A modified Kahn algorithm can compute them naturally.
This idea forms the basis of many distributed scheduling systems.
Applications
Topological sorting appears in numerous domains.
Build Systems
Source
↓
Parse
↓
Compile
↓
Link
Package Managers
Library A
↓
Library B
↓
Application
Data Pipelines
Extract
↓
Transform
↓
Load
University Courses
Calculus I
↓
Calculus II
↓
Differential Equations
Workflow Engines
Validate
↓
Process
↓
Publish
The same algorithm solves all of them.
Complexity Analysis
Let:
V= number of verticesE= number of edges
DFS-based topological sorting:
| Operation | Complexity |
|---|---|
| DFS traversal | O(V + E) |
| Reverse output | O(V) |
| Total | O(V + E) |
Kahn's algorithm:
| Operation | Complexity |
|---|---|
| In-degree computation | O(V + E) |
| Queue processing | O(V + E) |
| Total | O(V + E) |
Both algorithms are linear in graph size.
Common Pitfalls
Do not attempt topological sorting on undirected graphs.
The concept applies only to directed dependency structures.
Do not ignore cycles.
A cycle means no valid ordering exists.
Do not assume the output is unique.
Multiple valid solutions are common.
Do not forget sink vertices during graph construction.
Do not confuse DFS visitation order with topological order.
Only reverse finish order has the required property.
Do not assume every DAG has a single starting vertex.
Many DAGs contain multiple independent sources.
Recipe: Verify an Ordering
A useful validation technique checks every edge.
def verify_order(graph, order):
position = {
vertex: i
for i, vertex
in enumerate(order)
}
for source in graph:
for target in graph[source]:
if position[source] > position[target]:
return False
return True
This is often useful in testing and debugging.
Takeaway
Topological sorting transforms a dependency graph into a valid execution order.

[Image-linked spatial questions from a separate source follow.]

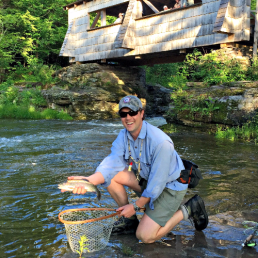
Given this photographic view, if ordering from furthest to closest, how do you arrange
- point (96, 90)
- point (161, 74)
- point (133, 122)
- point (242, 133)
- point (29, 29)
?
point (161, 74) < point (29, 29) < point (96, 90) < point (242, 133) < point (133, 122)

It applies to Directed Acyclic Graphs and forms the foundation of build systems, package managers, workflow engines, scheduling systems, and many data-processing pipelines. Whether implemented through DFS finish times or Kahn's in-degree algorithm, topological sorting provides a simple and efficient mechanism for respecting precedence constraints while exposing opportunities for parallel execution.